When a horror movie came to town, you bet your ass you got out there and saw it. How could you not? Sitting around in front of a TV in the living room was for your lame-ass parents.

And you liked just about everything you saw. To varying degrees, obviously. Even the bad ones were fun, and you made a point of getting out there and seeing for yourself. As bad as some of them were, you still had a good time. And as the years race by, you look back upon each and every one of those theatrical outings with fondness.

I've been guilty of it. It's easier to sit home, drink beer, and watch a movie on home video. It's even easier now. Watch on demand, instant download, streaming. Not to mention the repulsive act of illegally downloading a movie.

I look back on the days of my horror-watching youth with infinite fondness. I've grown cynical, and somewhat embittered, but I try to fight it. I am trying to keep that burning flame of horror fandom alive and burning.
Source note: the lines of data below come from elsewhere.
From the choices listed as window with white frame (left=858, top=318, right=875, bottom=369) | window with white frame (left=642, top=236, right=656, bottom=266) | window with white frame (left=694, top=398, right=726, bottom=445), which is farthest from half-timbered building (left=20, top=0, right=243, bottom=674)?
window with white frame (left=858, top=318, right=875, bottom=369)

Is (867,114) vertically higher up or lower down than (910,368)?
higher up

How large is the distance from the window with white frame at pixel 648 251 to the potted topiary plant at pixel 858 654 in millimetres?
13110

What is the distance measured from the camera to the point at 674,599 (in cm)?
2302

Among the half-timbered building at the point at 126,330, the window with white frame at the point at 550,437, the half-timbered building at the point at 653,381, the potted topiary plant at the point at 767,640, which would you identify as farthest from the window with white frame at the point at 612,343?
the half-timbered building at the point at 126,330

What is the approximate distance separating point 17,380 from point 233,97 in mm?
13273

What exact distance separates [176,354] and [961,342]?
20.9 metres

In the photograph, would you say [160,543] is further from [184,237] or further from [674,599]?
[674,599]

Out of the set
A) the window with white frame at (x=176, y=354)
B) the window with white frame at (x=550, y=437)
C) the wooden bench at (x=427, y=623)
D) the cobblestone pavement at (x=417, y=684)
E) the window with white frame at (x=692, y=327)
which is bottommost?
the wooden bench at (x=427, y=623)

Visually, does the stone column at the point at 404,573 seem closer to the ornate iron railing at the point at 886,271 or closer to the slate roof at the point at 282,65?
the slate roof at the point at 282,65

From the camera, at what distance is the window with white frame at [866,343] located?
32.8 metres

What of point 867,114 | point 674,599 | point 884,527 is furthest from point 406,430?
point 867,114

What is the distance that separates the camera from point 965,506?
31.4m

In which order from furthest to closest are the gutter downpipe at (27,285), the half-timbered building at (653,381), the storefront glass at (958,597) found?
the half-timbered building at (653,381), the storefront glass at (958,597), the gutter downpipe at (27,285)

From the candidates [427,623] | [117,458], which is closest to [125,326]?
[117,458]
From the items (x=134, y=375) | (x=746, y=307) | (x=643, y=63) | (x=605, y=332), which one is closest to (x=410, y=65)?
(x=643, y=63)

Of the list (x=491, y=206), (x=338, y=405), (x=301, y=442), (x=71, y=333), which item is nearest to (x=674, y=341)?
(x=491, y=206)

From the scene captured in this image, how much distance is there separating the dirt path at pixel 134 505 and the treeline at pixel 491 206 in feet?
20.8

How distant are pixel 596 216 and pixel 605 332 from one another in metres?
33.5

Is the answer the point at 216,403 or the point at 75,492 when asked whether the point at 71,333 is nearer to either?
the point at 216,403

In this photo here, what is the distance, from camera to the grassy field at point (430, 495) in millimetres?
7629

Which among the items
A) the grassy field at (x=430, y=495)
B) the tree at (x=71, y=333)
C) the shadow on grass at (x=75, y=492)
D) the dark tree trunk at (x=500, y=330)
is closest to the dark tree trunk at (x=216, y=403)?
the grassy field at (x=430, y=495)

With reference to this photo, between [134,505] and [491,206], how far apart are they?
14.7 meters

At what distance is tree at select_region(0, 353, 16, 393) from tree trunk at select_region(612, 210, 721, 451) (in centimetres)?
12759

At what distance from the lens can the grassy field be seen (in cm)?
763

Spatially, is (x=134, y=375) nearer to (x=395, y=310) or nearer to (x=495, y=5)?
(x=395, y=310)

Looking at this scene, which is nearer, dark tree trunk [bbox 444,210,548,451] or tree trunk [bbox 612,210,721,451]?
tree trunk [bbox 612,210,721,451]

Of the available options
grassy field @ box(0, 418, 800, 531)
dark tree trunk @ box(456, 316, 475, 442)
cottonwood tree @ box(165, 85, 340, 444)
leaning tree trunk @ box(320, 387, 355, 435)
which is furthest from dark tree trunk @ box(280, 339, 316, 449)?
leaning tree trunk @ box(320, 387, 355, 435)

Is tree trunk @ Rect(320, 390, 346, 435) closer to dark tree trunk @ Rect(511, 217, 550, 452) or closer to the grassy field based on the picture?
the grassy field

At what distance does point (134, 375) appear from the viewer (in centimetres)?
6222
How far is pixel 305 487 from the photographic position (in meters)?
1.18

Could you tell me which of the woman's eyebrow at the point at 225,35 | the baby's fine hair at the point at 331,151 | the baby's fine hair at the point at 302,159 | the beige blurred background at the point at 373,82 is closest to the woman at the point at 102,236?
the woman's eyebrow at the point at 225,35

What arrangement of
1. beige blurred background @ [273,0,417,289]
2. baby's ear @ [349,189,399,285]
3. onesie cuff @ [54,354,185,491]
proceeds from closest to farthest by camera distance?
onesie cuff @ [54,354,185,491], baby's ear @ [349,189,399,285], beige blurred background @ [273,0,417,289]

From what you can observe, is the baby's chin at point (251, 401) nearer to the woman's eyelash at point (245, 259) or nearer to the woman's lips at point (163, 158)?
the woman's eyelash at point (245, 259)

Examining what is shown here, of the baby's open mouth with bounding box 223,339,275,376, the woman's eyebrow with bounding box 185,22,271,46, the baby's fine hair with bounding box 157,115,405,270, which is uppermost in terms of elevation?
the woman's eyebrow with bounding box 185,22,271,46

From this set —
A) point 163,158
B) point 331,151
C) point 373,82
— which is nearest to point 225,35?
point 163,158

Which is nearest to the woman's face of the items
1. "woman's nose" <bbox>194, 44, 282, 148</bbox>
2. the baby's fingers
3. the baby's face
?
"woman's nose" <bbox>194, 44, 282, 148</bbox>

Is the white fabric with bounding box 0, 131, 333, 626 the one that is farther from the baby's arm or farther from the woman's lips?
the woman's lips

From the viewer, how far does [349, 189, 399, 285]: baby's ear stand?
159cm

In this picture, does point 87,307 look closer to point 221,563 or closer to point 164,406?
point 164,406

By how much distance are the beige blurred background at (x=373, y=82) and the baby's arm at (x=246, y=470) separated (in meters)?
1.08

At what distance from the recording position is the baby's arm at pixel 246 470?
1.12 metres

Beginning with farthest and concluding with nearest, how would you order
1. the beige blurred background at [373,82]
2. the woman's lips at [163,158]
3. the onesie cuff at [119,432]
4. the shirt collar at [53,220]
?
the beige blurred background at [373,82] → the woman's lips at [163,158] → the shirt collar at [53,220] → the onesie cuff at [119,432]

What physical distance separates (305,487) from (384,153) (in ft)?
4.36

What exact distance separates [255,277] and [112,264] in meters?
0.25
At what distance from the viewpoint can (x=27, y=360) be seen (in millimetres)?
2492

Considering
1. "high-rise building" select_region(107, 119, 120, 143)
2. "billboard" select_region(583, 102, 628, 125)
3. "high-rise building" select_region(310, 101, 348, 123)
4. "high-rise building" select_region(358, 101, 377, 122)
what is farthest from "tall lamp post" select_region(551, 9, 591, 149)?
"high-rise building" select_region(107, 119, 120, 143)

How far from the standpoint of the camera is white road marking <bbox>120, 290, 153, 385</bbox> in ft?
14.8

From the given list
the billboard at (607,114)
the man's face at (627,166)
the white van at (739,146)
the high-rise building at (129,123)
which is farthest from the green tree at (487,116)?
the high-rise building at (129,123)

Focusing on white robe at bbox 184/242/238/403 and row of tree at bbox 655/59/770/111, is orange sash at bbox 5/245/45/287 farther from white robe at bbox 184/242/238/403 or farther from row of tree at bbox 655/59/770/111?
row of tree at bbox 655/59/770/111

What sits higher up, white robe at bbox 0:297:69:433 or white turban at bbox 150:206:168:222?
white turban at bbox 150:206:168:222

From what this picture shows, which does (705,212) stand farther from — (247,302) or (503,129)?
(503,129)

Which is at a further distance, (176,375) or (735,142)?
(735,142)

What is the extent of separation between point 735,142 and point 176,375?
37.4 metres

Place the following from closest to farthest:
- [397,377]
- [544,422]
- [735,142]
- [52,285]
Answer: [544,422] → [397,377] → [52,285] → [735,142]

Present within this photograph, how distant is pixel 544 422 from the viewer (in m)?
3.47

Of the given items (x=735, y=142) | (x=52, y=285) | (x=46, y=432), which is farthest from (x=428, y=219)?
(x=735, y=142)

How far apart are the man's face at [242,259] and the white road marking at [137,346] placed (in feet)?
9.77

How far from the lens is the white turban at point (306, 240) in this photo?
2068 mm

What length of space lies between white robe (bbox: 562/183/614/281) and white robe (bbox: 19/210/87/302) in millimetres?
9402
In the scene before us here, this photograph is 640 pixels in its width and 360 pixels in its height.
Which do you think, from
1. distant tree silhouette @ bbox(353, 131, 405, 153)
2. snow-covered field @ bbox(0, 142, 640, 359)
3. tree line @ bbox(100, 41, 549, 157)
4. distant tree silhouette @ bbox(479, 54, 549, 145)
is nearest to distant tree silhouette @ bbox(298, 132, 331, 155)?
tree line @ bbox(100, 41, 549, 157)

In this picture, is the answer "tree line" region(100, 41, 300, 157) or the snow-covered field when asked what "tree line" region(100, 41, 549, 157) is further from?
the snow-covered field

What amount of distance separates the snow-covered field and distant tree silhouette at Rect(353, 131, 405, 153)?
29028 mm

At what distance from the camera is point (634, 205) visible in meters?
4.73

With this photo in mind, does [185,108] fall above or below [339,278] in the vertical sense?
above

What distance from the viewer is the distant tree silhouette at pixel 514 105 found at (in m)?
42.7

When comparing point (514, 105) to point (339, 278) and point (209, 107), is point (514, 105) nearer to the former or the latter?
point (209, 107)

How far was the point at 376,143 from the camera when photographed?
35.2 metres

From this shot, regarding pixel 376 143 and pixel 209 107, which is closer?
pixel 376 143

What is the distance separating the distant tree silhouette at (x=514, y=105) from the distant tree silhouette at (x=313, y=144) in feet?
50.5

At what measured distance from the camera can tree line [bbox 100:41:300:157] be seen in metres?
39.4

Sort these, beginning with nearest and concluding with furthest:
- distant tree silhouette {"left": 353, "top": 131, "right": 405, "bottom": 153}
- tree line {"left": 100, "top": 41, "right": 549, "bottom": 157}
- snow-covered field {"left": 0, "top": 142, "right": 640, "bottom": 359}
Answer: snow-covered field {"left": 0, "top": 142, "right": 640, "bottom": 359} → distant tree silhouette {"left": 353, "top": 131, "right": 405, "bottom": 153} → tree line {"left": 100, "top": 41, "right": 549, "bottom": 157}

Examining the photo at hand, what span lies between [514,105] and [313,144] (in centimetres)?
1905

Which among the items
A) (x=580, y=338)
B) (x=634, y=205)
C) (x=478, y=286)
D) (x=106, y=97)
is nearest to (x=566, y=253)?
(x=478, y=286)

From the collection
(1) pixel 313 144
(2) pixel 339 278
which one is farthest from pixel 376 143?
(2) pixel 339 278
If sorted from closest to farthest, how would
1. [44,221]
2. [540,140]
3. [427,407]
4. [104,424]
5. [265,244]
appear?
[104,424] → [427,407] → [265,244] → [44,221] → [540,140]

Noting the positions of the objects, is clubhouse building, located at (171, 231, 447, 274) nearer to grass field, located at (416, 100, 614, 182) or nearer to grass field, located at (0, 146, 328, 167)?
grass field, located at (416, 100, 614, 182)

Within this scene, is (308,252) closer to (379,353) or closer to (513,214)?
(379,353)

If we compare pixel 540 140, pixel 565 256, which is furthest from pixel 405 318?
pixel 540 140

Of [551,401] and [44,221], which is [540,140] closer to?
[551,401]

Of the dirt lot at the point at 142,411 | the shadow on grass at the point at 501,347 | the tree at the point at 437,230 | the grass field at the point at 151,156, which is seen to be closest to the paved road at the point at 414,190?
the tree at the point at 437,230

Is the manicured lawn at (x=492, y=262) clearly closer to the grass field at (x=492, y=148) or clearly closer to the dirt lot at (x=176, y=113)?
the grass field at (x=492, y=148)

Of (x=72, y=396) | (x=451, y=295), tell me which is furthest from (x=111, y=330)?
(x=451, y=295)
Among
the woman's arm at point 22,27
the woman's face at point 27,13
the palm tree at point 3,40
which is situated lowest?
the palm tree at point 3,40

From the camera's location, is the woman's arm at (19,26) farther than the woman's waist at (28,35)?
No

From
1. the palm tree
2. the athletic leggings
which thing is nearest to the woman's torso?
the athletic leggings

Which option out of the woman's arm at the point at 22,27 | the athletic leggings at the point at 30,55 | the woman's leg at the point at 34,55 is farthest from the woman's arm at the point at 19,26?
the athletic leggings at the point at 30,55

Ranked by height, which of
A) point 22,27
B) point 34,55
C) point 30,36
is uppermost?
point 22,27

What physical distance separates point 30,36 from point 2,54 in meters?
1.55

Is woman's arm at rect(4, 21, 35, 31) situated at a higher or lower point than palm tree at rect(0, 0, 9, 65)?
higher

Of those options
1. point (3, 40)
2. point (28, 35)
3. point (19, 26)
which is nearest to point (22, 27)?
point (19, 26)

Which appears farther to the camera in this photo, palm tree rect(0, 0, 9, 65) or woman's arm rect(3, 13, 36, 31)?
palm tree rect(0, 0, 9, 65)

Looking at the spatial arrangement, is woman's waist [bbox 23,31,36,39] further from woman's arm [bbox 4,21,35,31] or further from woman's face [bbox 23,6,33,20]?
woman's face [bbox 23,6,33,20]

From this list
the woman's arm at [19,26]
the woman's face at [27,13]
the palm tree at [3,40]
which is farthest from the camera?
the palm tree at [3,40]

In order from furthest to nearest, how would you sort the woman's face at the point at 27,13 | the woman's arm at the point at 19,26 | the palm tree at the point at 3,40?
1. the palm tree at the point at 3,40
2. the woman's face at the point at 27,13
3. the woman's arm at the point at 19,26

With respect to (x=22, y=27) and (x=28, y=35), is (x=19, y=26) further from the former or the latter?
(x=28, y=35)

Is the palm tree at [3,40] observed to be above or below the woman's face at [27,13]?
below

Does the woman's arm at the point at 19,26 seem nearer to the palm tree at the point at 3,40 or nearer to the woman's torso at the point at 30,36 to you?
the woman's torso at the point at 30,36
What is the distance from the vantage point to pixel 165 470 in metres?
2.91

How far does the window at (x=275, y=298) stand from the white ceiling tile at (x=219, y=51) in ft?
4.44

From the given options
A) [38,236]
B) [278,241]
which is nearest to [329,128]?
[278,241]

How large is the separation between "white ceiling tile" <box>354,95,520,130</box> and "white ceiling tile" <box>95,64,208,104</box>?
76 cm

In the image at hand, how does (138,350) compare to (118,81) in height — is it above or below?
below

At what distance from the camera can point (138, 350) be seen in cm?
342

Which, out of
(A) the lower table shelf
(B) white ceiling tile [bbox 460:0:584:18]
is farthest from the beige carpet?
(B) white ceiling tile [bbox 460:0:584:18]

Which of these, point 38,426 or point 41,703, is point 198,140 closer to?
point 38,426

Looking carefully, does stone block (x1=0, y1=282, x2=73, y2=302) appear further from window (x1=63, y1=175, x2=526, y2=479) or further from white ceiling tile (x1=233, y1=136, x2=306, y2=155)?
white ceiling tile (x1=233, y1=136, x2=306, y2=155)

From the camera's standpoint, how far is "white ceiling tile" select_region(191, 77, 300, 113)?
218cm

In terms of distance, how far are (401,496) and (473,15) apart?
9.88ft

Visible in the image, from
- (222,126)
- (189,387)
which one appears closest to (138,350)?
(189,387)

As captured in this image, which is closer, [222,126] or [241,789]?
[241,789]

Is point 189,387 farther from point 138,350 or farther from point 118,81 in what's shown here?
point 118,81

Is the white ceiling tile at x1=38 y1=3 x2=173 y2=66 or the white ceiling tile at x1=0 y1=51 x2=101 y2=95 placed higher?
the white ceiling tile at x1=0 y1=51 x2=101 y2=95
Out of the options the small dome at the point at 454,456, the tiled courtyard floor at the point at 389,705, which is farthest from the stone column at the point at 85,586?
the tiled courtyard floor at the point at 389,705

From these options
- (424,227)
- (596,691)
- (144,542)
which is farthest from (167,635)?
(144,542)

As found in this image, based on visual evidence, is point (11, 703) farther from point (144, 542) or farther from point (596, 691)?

If a horror movie comes to the theater, I try to get out and see it. One thing has not changed: Most of them are not very good. Not if you gaze upon them with a critical eye. But many of them are fun, and the real joy is getting out and seeing them in a theater.

Something pretty cool is happening in the midst of big changes in Hollywood. The mid-priced movies seem to be disappearing. Big budget slop is everywhere, and low budget movies are flourishing. Ones that cost between, say, ten and sixty million dollars, are going the way of the drive-in theater.

Low budget horror movies are coming out at a fairly steady clip, and most of them are extremely profitable. We're not talking a gazillion dollar revenues like the latest regurgitated superhero feature, but a tidy return that has to be undeniable to the studios.

Which brings me to The Lazarus Effect. This humble effort was reportedly produced for a little over three million dollars, and in just a few days has tripled its money.

But is The Lazarus Effect any good?

Not particularly. I didn't mind watching it, and to be painfully blunt, it is not a whole lot worse than many movies I went to see and sort of liked in my misspent late youth. Things like One Dark Night, The Pit, Bloody Birthday, Slaughterhouse, and on and on.

The Lazarus Effect breaks no new ground. Its theme of "Man should not meddle in God's work" has been done by superior talents like Mary Shelley, H.P. Lovecraft, and Stephen King. The Lazarus Effect has a lot of pseudo-science, melodrama, and the final quarter is nothing short of an embarrassment.

I had a good time with it. The acting was above par, the movie was professionally shot, and there is a modicum of suspense. For a six dollar matinee, I do not regret seeing it at all.

The really good thing about it is, young people are going out and seeing these movies. Most will grow up sooner or later, but thankfully there will be the few who never do. People like you and I. Horror fans who refuse to be relegated to old fogeydom. Some of these will be the horror fans, and the writers and directors, of tomorrow. They will look back upon movies like The Lazarus Effect, Insidious, Paranormal Activity, and so on, and the building blocks of their obsession for horror and the macabre.